Zofia i Wiaczesław Puzinowscy to jego dziadkowie ze strony ojca. - Mieszkali na Kresach Wschodnich. Babcia zajmowała się wychowywaniem czwórki dzieci. Dziadek był architektem.
Tata w mundurze
Ich syn, a tata pana Jacka, Wacław, był oficerem Ludowego Wojska Polskiego. Swoją przyszłą żonę poznał w Malborku. On tam pracował. Ona tam pracowała. I tak to się zaczęło... Po ślubie młodzi mieszkali parę lat w Elblągu. Potem przeprowadzili się do Bydgoszczy, na ul. Kozietulskiego. - Miałem wtedy 7 lat - wspomina Puzinowski.
Mama pana Jacka ma na imię Daniela. Pracowała jako księgowa w różnych bydgoskich firmach, m.in. w zakładach piwowarskich, a później w wojsku. - Zajmowała się też wychowaniem dzieci - moją siostrą Marzeną i mną oraz prowadzeniem domu.
Dziadkowie z Dimitrówka
Dziadkowie ze strony ojca nazywali się Bronisława i Ludwik Chlebowiczowie.
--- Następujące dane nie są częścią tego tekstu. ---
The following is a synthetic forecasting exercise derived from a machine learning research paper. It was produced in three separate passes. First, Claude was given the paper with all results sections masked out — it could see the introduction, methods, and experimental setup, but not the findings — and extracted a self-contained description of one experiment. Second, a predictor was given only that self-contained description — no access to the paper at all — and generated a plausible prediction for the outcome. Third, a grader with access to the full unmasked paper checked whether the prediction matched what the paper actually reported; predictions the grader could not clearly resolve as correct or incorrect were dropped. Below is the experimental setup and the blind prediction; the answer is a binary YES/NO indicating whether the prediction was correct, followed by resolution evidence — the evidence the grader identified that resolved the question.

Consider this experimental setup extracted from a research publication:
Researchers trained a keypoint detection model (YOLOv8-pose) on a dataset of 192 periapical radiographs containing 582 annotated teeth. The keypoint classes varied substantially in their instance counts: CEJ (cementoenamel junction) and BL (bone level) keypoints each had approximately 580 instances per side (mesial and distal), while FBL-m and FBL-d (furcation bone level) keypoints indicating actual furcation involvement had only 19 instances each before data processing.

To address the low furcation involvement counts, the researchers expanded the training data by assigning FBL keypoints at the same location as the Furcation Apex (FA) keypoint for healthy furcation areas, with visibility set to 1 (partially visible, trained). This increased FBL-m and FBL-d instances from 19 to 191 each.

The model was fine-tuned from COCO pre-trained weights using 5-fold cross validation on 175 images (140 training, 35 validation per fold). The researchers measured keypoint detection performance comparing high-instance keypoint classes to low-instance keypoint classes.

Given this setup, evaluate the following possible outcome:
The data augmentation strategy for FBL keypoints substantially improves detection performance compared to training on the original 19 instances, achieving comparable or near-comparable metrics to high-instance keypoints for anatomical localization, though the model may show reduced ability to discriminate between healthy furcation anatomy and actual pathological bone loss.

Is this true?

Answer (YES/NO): YES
Pochodzili z Dimitrówka na Wołyniu.
6-letni Jacuś w towarzystwie małpki i zabawek
Byli rolnikami. Z ich związku urodziły się trzy córki i syn.
Puzinowski, prezes fundacji "Yakiza" od lat jest zaangażowany w remont synagogi w starym Fordonie.
- Trwa remont więźby dachowej. Planujemy tak zmienić ten budynek, żeby w przyszłości powstał tu swego rodzaju ośrodek kultury. Można by byłoby organizować tu wydarzenia kulturalne, nawet na międzynarodową skalę - mówi Jacek Puzinowski.